■ Task A:
Using the report on India's record coronavirus deaths, answer each question on its own line:
(i) How many deaths did health ministry figures show for the previous 24 hours?
(ii) What was the previous world record, and in which country and on what date was it set?
(iii) By roughly how much did Bihar raise its death toll?
■ Task B: Reproduce the passage from the report on India's record coronavirus deaths word for word, starting at "According to health" and ending at "infections and deaths.".

■ Text for analysis:

India sees record deaths
India yesterday recorded a global record of more than 6,000 coronavirus deaths in 24 hours after one state dramatically revised upwards its data, stoking suspicions that the country's toll is much higher than reported.
According to health ministry figures, 6,148 people died in the previous 24 hours, taking total fatalities to almost 360,000, the world's third highest.
The previous world record according to an AFP tally was 5,527 in the United States on February 12, although this was also due to an upwards revision of earlier deaths.
On Wednesday the eastern state of Bihar hiked its death toll by around 4,000 to almost 9,500 after reviewing death records, officials said.
Bihar's High Court in Patna demanded an audit of the figures after allegations that the local government was hiding the scale of infections and deaths.
With record-keeping poor even in normal times, many experts believe India's death toll is several times higher than the official number, meaning it could be over a million -- which would make it the world's highest.

■ Recorded information:
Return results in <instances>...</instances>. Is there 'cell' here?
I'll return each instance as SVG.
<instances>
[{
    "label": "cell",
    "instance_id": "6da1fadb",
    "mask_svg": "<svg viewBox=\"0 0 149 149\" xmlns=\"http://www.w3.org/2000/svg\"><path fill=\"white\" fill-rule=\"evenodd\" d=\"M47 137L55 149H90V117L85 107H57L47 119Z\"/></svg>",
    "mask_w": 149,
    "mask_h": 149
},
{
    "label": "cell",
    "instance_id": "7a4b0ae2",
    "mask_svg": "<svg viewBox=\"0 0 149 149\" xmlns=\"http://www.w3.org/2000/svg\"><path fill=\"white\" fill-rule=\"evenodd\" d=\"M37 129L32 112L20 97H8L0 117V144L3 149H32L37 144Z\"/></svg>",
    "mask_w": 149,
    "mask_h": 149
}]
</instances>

■ Solution A:
(i) 6,148
(ii) 5,527, in the United States on February 12
(iii) By around 4,000, to almost 9,500

■ Solution B:
According to health ministry figures, 6,148 people died in the previous 24 hours, taking total fatalities to almost 360,000, the world's third highest.
The previous world record according to an AFP tally was 5,527 in the United States on February 12, although this was also due to an upwards revision of earlier deaths.
On Wednesday the eastern state of Bihar hiked its death toll by around 4,000 to almost 9,500 after reviewing death records, officials said.
Bihar's High Court in Patna demanded an audit of the figures after allegations that the local government was hiding the scale of infections and deaths.